ASSIGNMENT: Return the line containing "Giftige paddestoel in" and every line beneath it through the end of the entries below, unchanged. Pictures stay out.
-- DATASET EXCERPTS follows --
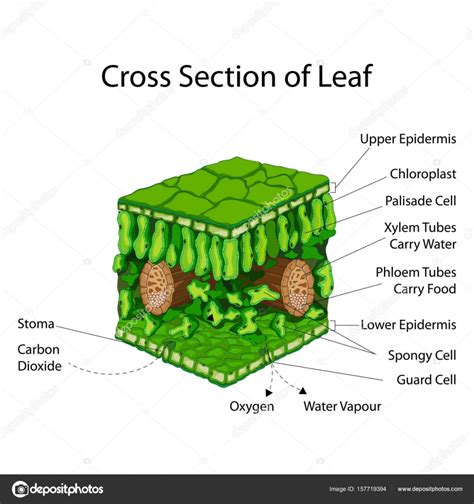 transverse section of a leaf diagram education chart of biology for cross section of leaf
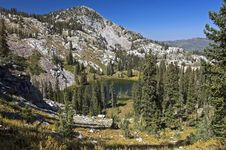 Free Glen In Wasatch Mountains Royalty Free Stock Photos - 3174638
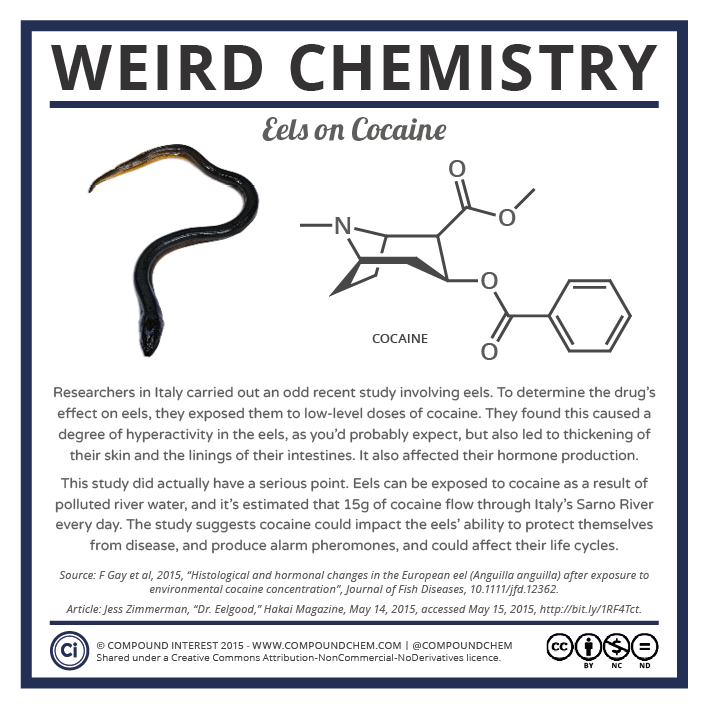 Weird Chemistry #16 - Eels on Cocaine.png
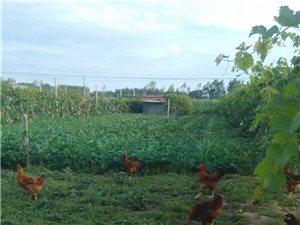 葡萄园散养鸡
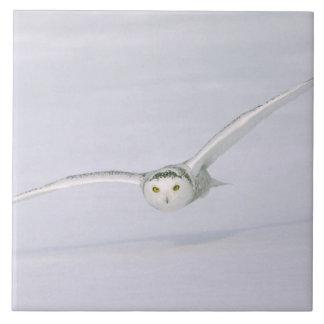 カナダ、ケベック。 Snowyのフクロウは雪に低く飛びます タイル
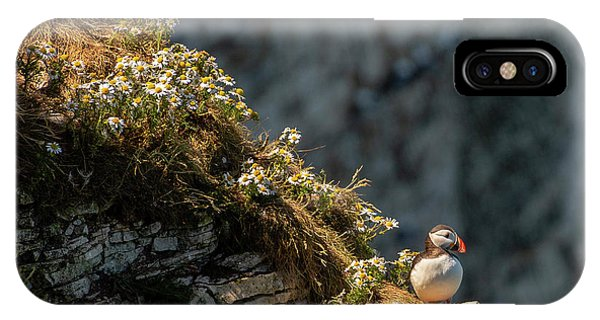 IPhone Case featuring the photograph Wildflowers And Puffin  by Cliff Norton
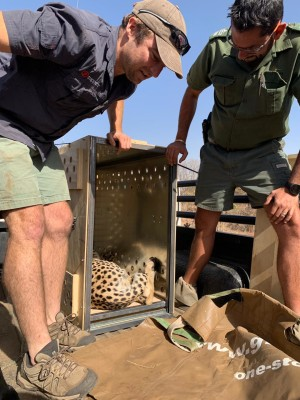 African Parks_Vincent van der Merwe manages the cheetah translocation in South Africa_Credit Jo Taylor (2)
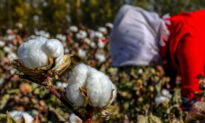 US Bans All Cotton, Tomato Products From Xinjiang in Crackdown on Forced Labor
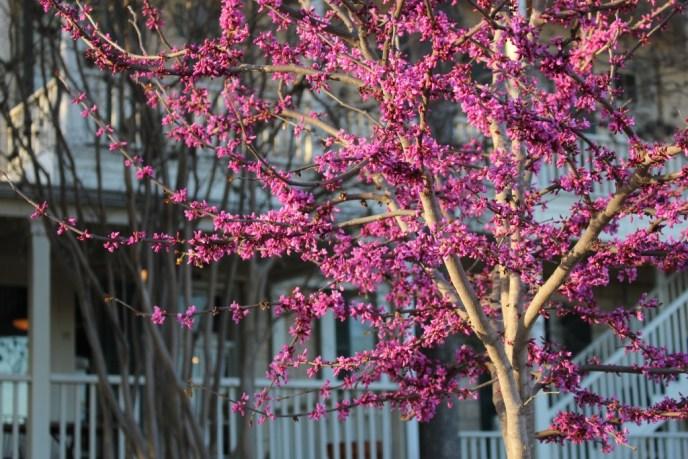 Flowering tree in front of Ye Kendall Inn in Boerne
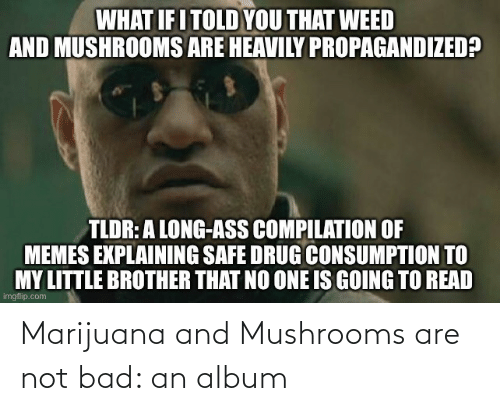 album: Marijuana and Mushrooms are not bad: an album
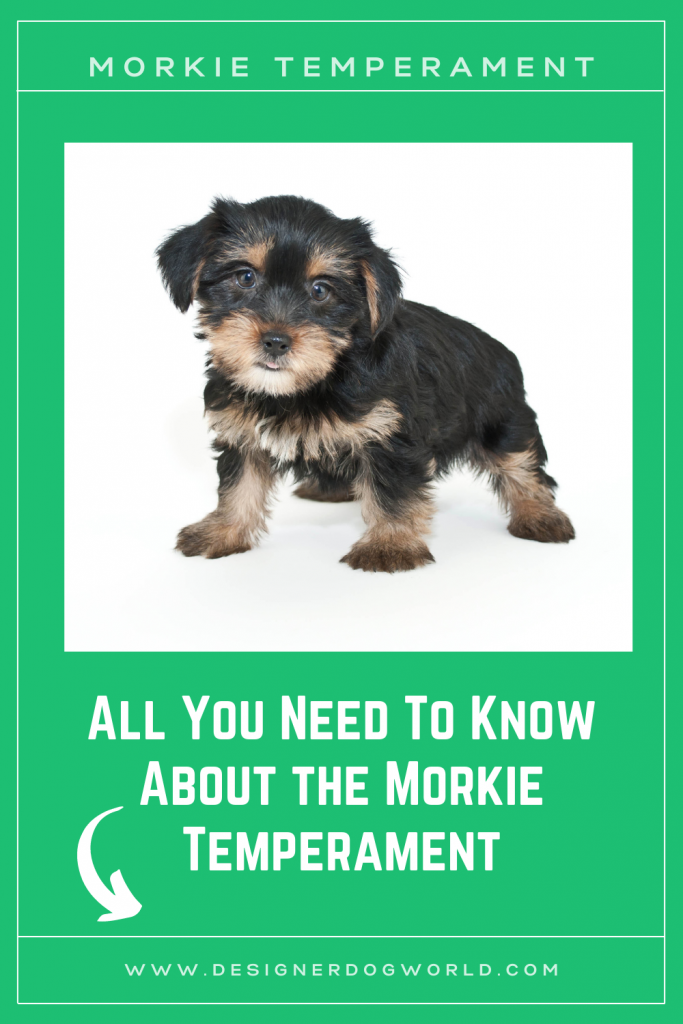 The Morkie Temperament [All You Need To Know]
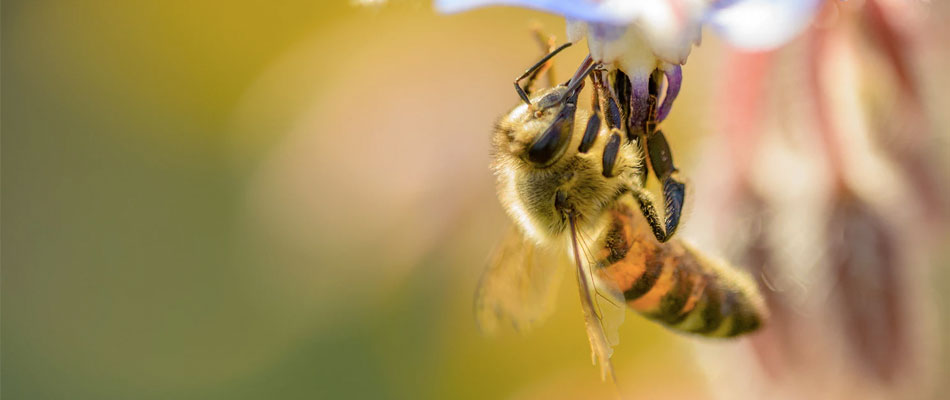 Stuart Bee Removal | Alpine Farms Bee Removal of South Florida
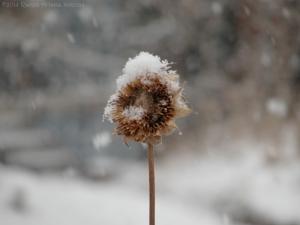 12:28:14 snowing sig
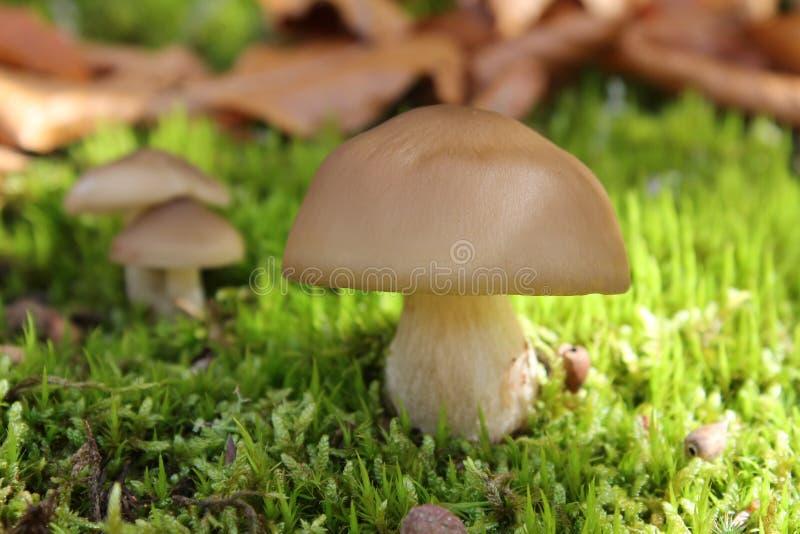 Giftige paddestoel in het bos stock afbeeldingen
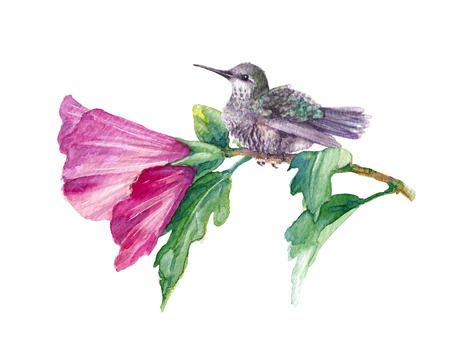 Watercolor painting.  Hand drawn humming bird and pink flower isolated on white. Small hummingbird sitting on hibiscus branch.  Aquarelle sketch. Zdjęcie Seryjne - 115664797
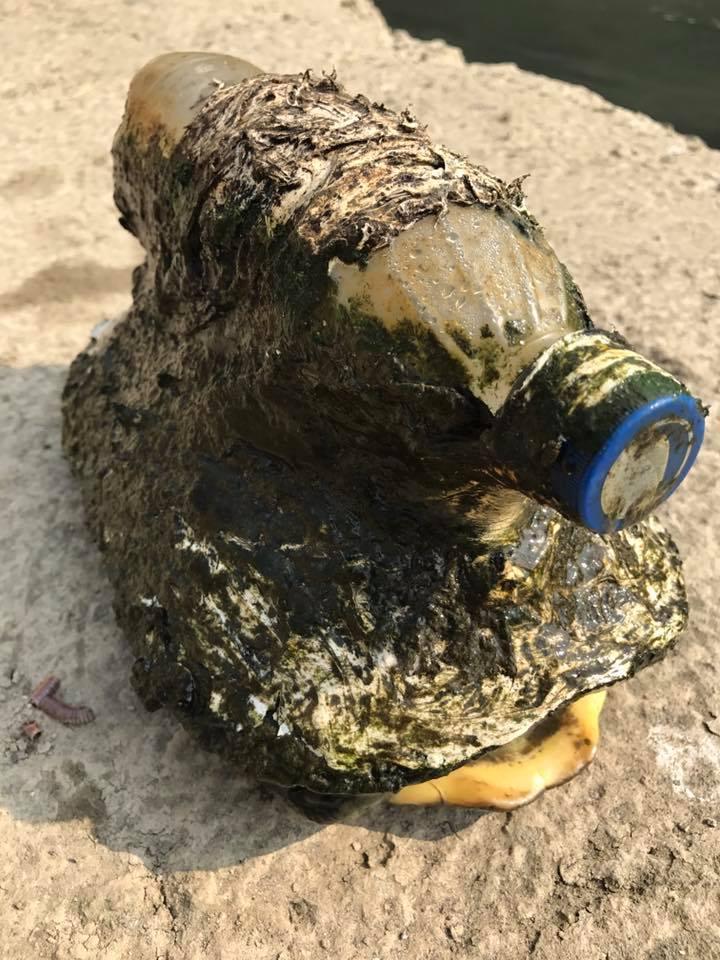 Человек заметил быстро плавающую бутылку в воде. Когда он разобрался в чем дело, то пришел в полнейший ужас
-- DATASET EXCERPTS concluded --
RESULT OF THIS EXERCISE:
 Giftige paddestoel in het bos stock afbeeldingen
 Watercolor painting.  Hand drawn humming bird and pink flower isolated on white. Small hummingbird sitting on hibiscus branch.  Aquarelle sketch. Zdjęcie Seryjne - 115664797
 Человек заметил быстро плавающую бутылку в воде. Когда он разобрался в чем дело, то пришел в полнейший ужас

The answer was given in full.